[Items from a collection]
▽

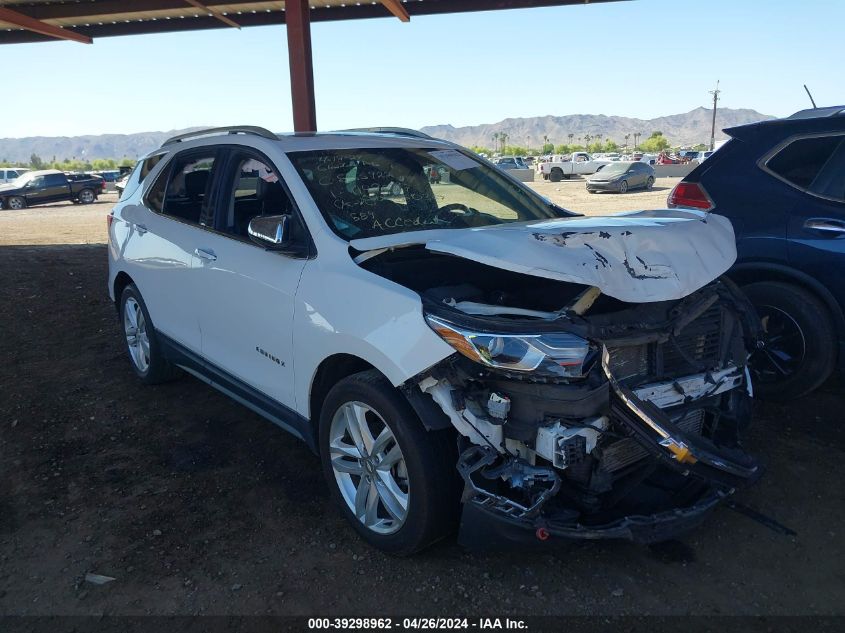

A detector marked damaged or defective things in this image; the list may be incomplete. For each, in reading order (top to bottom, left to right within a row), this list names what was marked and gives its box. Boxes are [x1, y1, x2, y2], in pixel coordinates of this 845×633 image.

damaged white suv [109, 127, 760, 552]
crumpled hood [348, 209, 732, 302]
front bumper damage [412, 278, 760, 544]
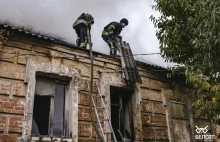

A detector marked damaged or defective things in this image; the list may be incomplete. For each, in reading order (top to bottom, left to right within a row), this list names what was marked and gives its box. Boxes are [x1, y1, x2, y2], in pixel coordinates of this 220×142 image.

burned roof [0, 24, 168, 72]
broken window [31, 77, 68, 137]
broken window [110, 86, 134, 141]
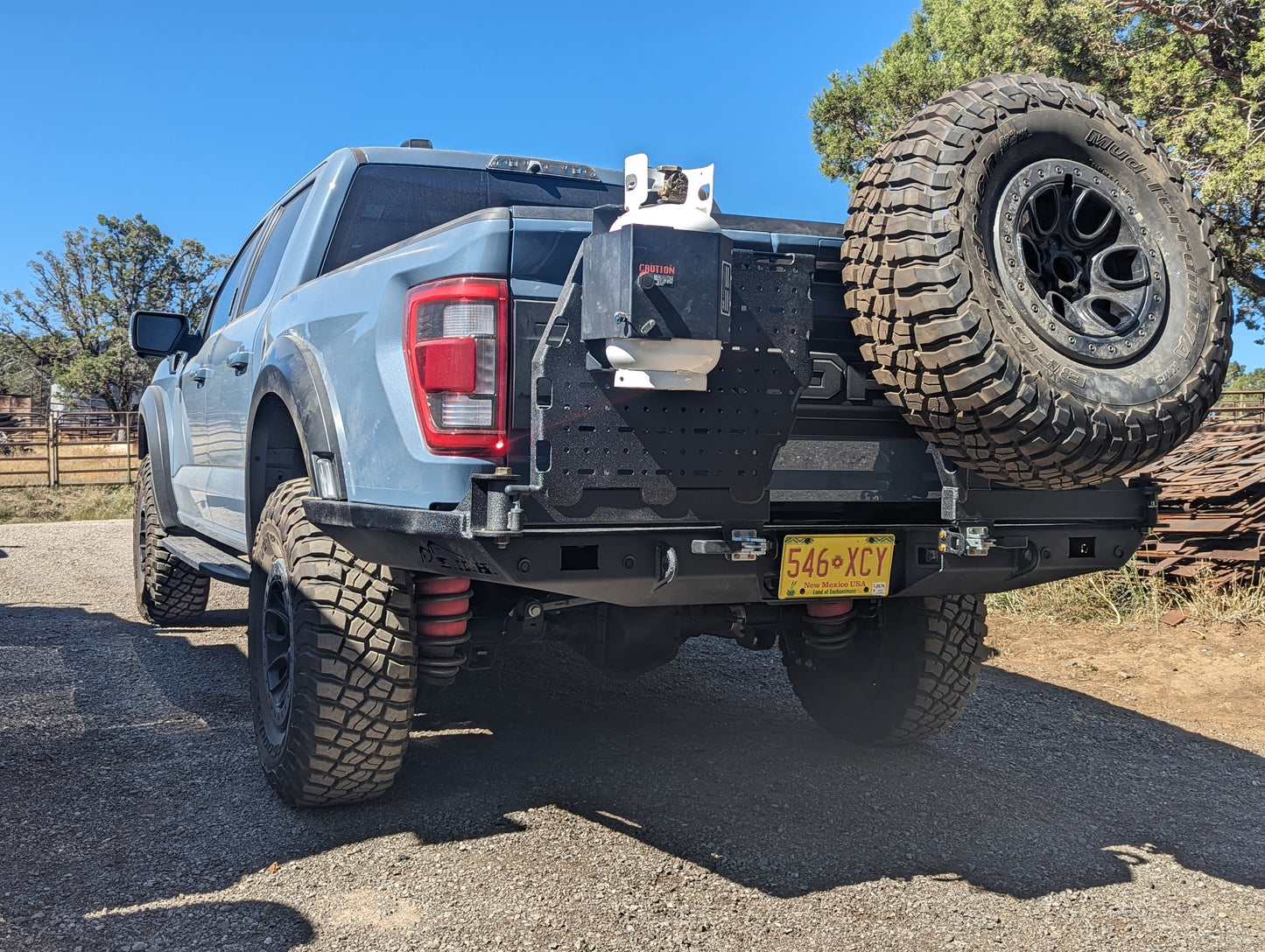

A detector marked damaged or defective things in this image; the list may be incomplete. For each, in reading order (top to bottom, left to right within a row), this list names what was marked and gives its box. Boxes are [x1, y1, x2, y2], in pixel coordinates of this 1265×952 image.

rusted metal pile [1142, 422, 1265, 581]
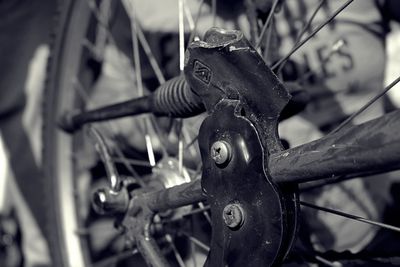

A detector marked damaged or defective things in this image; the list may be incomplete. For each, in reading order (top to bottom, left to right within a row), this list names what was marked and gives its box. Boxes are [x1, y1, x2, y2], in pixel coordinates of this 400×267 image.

rusty bolt [209, 140, 231, 165]
rusty bolt [222, 204, 244, 229]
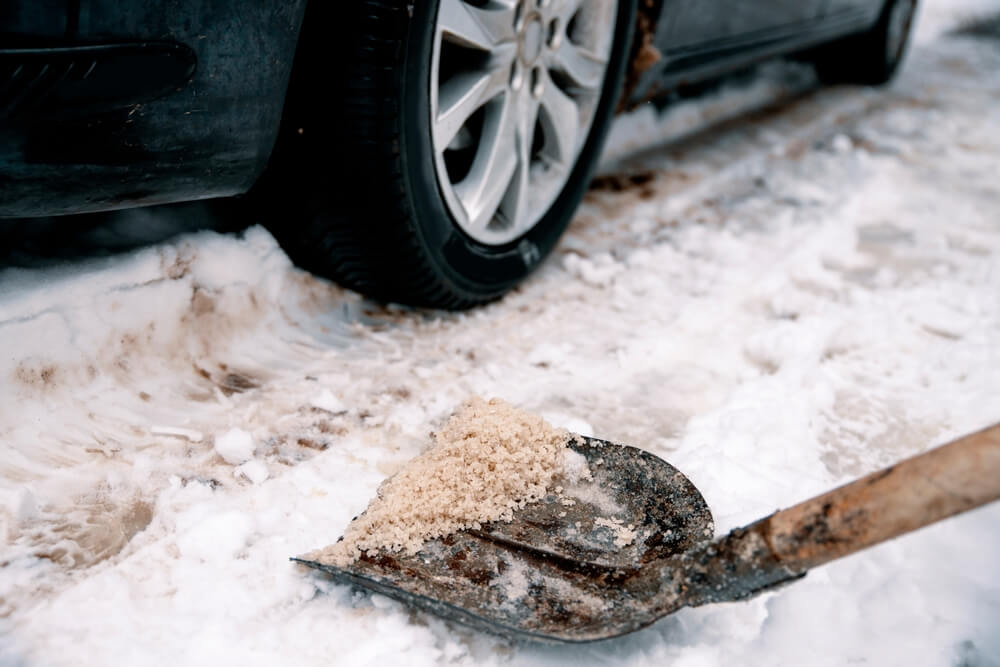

△

**Problem description**
Give the text lines of every item above as one numbered list, skipping blank lines and leaving the pictures out.

**Reply to the task**
1. A detector marked damaged or defective things in this image; the list may be incomplete. For each, in reading order (top to bottom, left to right within a row), this list names what was marked and gives its box. Boxes are [x1, y1, x2, y2], in pixel coordinates of this 845×633 image.
2. damaged white suv [109, 127, 760, 552]
3. crumpled hood [348, 209, 732, 302]
4. front bumper damage [412, 278, 760, 544]
5. A detector marked damaged or defective things in this image; the list may be incomplete. For each, in reading order (top to bottom, left to right within a row), this list names what was marked and gives its box. Boxes are [x1, y1, x2, y2], in pixel coordinates of this 220×142 image.
6. burned roof [0, 24, 168, 72]
7. broken window [31, 77, 68, 137]
8. broken window [110, 86, 134, 141]
9. A detector marked damaged or defective things in this image; the list may be incomplete. For each, in reading order (top to bottom, left to right within a row), this list names what was marked and gives its box. Boxes are [x1, y1, x2, y2], in pixel coordinates of this 1265×952 image.
10. rusted metal pile [1142, 422, 1265, 581]
11. A detector marked damaged or defective things in this image; the list may be incomplete. For each, in reading order (top to bottom, left to right within a row), this list names what was marked and gives its box. Boxes are [x1, y1, x2, y2], in pixel coordinates of this 400×267 image.
12. rusty bolt [209, 140, 231, 165]
13. rusty bolt [222, 204, 244, 229]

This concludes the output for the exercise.